**PROVIDED TEXT**
This particular build incorporates an Aeroclub white metal Merlin engine into a converted Italeri Spitfire Mk IX. It wasn’t entirely successful, but was fun to try.  Converting a Mk IX spitfire is a relatively quick way to represent a late model Seafire although it is not entirely accurate in several respects.  

I have added a hook, marked out the wing folds, added the fuselage strengtheners and removed one of the underwing radiators, replacing it with an oil cooler made from a rather skinny rocket launcher.

Decals are a mix of old FROG and Modeldecal bits, plus some custom made markings.

Have a look at my "RN Flight Deck” pages for more Fleet Air Arm models

Grumman (General Motors) FM2 Wildcat Mk VI

HMS CAMPANIA, British Home Fleet

January 1945.

Hobbyboss with Airfix decals 1/72

Until the new Airfix Wildcat appears, the low-cost Hobbyboss kit remains a viable alternative source for a reasonable Wildcat rather than the much more expensive (but nice) Hasegawa kit.  For those seeking an FM-2 model it is still one of the very few options currently available.  

I’ve added nothing to this kit except the paper seatbelts, plus I have used the second option in the old Airifx Club kit of many years ago (the other was a dark blue BEF aircraft).  With that, I think my Martlet and Wildcat collection is now complete!

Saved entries

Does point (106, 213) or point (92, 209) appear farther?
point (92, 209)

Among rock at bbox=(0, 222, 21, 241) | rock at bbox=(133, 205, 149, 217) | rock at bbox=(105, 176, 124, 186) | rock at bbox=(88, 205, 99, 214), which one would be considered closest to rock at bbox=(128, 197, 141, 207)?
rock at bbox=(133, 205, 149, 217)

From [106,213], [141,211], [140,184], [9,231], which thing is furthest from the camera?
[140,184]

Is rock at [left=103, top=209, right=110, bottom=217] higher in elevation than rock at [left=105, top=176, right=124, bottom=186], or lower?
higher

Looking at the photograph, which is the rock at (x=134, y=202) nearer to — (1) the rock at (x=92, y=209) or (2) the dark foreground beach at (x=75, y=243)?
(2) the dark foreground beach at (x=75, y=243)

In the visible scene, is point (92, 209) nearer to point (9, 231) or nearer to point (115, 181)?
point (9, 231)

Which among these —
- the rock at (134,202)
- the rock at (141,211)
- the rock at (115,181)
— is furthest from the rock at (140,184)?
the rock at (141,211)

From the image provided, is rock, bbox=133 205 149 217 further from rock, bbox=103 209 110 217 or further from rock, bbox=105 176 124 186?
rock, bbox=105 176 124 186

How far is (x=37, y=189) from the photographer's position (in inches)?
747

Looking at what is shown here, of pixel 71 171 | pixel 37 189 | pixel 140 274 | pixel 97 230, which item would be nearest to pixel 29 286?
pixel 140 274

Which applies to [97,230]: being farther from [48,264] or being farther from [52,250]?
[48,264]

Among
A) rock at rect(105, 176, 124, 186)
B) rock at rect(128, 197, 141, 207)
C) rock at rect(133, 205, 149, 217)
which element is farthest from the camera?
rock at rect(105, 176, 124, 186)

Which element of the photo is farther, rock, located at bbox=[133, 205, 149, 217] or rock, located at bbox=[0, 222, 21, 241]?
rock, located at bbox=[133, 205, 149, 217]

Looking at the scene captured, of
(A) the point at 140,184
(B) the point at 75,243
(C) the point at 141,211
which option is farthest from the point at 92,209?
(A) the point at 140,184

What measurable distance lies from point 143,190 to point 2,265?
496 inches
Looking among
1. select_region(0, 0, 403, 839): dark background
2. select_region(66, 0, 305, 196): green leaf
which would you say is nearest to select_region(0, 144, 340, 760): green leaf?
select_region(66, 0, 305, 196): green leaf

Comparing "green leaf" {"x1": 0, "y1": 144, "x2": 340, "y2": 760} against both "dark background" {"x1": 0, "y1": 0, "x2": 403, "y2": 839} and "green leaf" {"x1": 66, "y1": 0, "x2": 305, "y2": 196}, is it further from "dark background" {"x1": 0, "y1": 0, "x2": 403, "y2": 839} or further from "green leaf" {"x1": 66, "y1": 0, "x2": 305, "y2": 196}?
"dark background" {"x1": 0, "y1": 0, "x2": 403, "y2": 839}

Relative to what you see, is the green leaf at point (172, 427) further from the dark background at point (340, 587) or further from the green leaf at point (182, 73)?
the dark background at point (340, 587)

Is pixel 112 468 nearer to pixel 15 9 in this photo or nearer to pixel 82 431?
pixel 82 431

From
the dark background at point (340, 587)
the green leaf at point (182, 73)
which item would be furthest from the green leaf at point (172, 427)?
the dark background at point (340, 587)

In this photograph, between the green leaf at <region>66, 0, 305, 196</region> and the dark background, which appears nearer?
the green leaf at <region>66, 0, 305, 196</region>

**STATED EXERCISE 1**
Repeat the model-building text from "Grumman (General Motors)" up to and including "is now complete!".
**STATED EXERCISE 2**
Answer these questions using the model-building text:
(a) Which company's Spitfire Mk IX kit was converted for the first build?
(b) What was the replacement oil cooler made from?
(c) What is the only item the builder added to the Hobbyboss Wildcat kit?

**TASK RESPONSE 1**
Grumman (General Motors) FM2 Wildcat Mk VI

HMS CAMPANIA, British Home Fleet

January 1945.

Hobbyboss with Airfix decals 1/72

Until the new Airfix Wildcat appears, the low-cost Hobbyboss kit remains a viable alternative source for a reasonable Wildcat rather than the much more expensive (but nice) Hasegawa kit.  For those seeking an FM-2 model it is still one of the very few options currently available.  

I’ve added nothing to this kit except the paper seatbelts, plus I have used the second option in the old Airifx Club kit of many years ago (the other was a dark blue BEF aircraft).  With that, I think my Martlet and Wildcat collection is now complete!

**TASK RESPONSE 2**
(a) Italeri
(b) A rather skinny rocket launcher
(c) Paper seatbelts